[Given data — start]

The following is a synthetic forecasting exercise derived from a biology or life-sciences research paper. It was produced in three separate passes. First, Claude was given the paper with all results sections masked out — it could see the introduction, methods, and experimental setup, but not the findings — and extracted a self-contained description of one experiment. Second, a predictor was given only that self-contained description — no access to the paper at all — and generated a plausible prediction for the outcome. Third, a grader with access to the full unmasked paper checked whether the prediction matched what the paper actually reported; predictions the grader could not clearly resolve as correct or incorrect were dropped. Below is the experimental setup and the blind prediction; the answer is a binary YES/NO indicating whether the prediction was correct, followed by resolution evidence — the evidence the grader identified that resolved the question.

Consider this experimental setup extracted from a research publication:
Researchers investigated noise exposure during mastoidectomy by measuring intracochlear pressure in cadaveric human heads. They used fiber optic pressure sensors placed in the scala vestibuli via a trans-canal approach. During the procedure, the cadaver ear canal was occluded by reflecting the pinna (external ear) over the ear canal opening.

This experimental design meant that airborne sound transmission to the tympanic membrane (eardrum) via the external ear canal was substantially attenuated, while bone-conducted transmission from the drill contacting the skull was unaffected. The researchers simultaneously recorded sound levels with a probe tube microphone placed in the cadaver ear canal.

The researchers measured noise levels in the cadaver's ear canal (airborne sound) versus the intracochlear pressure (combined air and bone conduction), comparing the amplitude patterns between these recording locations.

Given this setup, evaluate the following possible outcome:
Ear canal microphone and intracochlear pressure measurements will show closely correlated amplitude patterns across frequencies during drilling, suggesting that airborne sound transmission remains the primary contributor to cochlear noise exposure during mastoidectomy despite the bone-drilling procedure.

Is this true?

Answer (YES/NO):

[Given data — finish]
[Given data — start]

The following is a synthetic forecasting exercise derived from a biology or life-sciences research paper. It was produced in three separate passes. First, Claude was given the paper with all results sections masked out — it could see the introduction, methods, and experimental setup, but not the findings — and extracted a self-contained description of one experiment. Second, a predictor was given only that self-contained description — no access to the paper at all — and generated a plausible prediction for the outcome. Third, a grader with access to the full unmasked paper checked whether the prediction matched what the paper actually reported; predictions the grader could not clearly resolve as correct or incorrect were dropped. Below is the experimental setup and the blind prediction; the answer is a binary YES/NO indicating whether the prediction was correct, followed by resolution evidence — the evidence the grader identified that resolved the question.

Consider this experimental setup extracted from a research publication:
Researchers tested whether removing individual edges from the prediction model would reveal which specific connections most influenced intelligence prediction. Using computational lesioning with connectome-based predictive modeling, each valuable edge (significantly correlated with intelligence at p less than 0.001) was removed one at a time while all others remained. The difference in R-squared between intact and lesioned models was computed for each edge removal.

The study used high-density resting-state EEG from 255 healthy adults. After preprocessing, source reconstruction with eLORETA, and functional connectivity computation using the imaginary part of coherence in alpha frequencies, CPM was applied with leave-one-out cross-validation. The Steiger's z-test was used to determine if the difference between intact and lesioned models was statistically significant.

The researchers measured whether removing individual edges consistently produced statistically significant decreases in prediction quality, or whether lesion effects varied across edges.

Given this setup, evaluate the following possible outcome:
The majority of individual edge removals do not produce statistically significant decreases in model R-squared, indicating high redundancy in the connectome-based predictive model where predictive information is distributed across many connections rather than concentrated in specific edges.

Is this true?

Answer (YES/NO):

[Given data — finish]
[Given data — start]

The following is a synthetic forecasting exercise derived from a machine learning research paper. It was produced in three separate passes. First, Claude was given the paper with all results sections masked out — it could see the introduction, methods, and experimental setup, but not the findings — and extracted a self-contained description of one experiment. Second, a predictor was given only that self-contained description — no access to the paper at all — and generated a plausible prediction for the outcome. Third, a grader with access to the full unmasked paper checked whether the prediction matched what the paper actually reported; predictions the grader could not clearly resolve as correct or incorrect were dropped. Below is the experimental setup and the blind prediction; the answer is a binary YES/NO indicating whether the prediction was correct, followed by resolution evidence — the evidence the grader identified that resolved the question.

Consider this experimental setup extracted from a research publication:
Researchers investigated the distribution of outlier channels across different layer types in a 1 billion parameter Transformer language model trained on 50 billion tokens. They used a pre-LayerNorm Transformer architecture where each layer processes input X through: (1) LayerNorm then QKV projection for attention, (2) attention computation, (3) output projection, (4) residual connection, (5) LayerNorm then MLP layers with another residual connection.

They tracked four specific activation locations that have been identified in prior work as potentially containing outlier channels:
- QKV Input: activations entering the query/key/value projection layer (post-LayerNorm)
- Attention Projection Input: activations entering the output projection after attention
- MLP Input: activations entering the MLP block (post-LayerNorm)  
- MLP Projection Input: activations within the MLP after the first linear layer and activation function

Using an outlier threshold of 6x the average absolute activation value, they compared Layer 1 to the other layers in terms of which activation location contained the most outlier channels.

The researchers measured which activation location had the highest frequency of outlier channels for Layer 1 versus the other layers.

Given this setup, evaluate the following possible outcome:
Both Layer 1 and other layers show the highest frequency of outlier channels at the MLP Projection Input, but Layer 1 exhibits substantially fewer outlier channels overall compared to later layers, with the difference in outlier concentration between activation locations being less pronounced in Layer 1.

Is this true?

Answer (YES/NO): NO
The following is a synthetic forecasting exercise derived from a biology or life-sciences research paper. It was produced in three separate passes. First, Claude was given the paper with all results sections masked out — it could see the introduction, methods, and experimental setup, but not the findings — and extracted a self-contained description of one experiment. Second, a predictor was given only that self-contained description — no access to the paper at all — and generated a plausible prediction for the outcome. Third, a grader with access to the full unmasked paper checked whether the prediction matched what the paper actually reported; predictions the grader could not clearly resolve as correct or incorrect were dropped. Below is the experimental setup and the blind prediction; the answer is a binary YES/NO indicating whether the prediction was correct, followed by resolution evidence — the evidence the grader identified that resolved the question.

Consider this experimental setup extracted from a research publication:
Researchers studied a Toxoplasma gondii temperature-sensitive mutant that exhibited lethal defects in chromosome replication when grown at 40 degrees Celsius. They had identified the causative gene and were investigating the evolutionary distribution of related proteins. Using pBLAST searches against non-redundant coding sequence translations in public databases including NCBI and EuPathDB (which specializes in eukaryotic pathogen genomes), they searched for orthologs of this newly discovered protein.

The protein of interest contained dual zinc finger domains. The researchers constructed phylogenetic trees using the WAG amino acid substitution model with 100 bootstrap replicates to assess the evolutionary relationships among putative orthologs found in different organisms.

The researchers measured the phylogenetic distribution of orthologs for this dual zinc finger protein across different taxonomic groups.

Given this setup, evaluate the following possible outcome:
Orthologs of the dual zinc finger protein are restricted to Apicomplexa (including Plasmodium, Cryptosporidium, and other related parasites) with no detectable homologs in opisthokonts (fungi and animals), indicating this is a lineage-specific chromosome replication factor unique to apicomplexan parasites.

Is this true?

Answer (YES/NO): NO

[Given data — finish]

What to produce -
Report each line in the preceding entries that holds the string "post".

Expected output -
- QKV Input: activations entering the query/key/value projection layer (post-LayerNorm)
- MLP Input: activations entering the MLP block (post-LayerNorm)  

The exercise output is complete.